══ FRAGMENT DO PRZECZYTANIA ══

Nowym selekcjonerem Biało-Czerwonych zostanie Fernando Santos, który ostatnie osiem lat prowadził reprezentację Portugalii. 68-latek w poniedziałek wylądował na lotnisku Chopina w Warszawie. We wtorek, 24 stycznia o godzinie 13:00 na stadionie PGE Narodowym, odbędzie się konferencja, na której zostanie zaprezentowany.
Nowy selekcjoner reprezentacji Polski może liczyć na 2,5 mln euro rocznie. To absolutny rekord w historii naszego kraju. Do tej pory numerem jeden był inny Portugalczyk - Paulo Sousa, którego kontrakt opiewał na 840 tys. euro rocznie, czyli ok. 315 tys. zł miesięcznie według ówczesnego kursu.

═══

[WYKONAJ POLECENIA]
[A] Streść w dwóch zdaniach tekst o nowym selekcjonerze reprezentacji Polski.
[B] Na jaką kwotę rocznie opiewał kontrakt Paulo Sousy według tekstu o nowym selekcjonerze reprezentacji Polski?
[C] Kontynuuj tekst o nowym selekcjonerze reprezentacji Polski od miejsca, w którym się kończy.
Materiał zamieszczony dalej jest odrębny od tekstu.

══ PRZEDSTAWIONE INFORMACJE ══

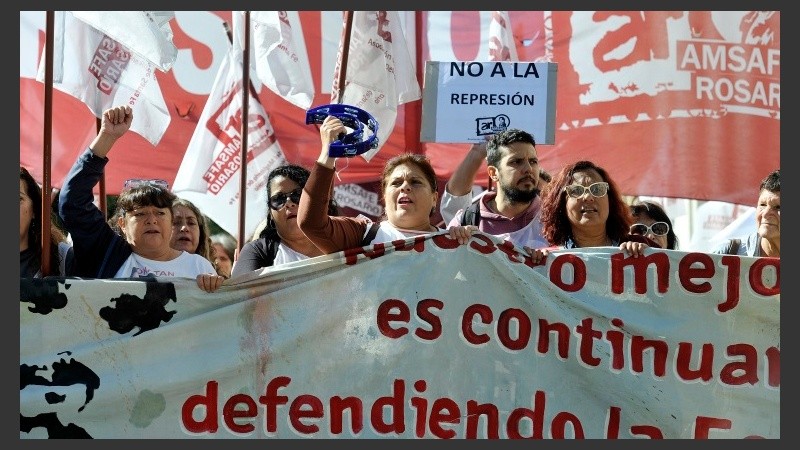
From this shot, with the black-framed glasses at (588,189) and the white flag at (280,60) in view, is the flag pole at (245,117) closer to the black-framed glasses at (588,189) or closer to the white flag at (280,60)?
the white flag at (280,60)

═══

[ZESTAW ODPOWIEDZI]
[A] Nowym selekcjonerem reprezentacji Polski zostanie Fernando Santos, który przez ostatnie osiem lat prowadził reprezentację Portugalii, a zaprezentowany ma zostać we wtorek, 24 stycznia, na PGE Narodowym. Może on liczyć na 2,5 mln euro rocznie, co jest rekordem w historii Polski, a wcześniej najwięcej zarabiał Paulo Sousa z kontraktem na 840 tys. euro rocznie.

[B] Na 840 tys. euro rocznie.

[C]
Santos za każdy rok pracy ma dostać 2,5 mln euro, czyli 208 tys. euro miesięcznie, co po przeliczeniu aktualnego kursu daje blisko milion złotych za każdy przepracowany z polską kadrą miesiąc. Jeśli doświadczony szkoleniowiec wypełni kontrakt z Biało-Czerwonymi do 2026 roku, łącznie zarobi nad Wisłą 40 milionów złotych.
Co na to kibice? Zdecydowanej większości nie podoba się fakt, że Santos zarobi w Polsce tak duże pieniądze. W ankiecie na stronie WP SportoweFakty zapytaliśmy czy Portugalczyk jest wart tak wysokiego kontraktu? 76 procent zagłosowało, że nie, a 24 procent było na tak. Do wtorkowego poranka w ankiecie zagłosowało ponad 31 tysięcy internautów.
ZOBACZ WIDEO: Kadra nas zniechęciła. "Są tam tylko przegrani"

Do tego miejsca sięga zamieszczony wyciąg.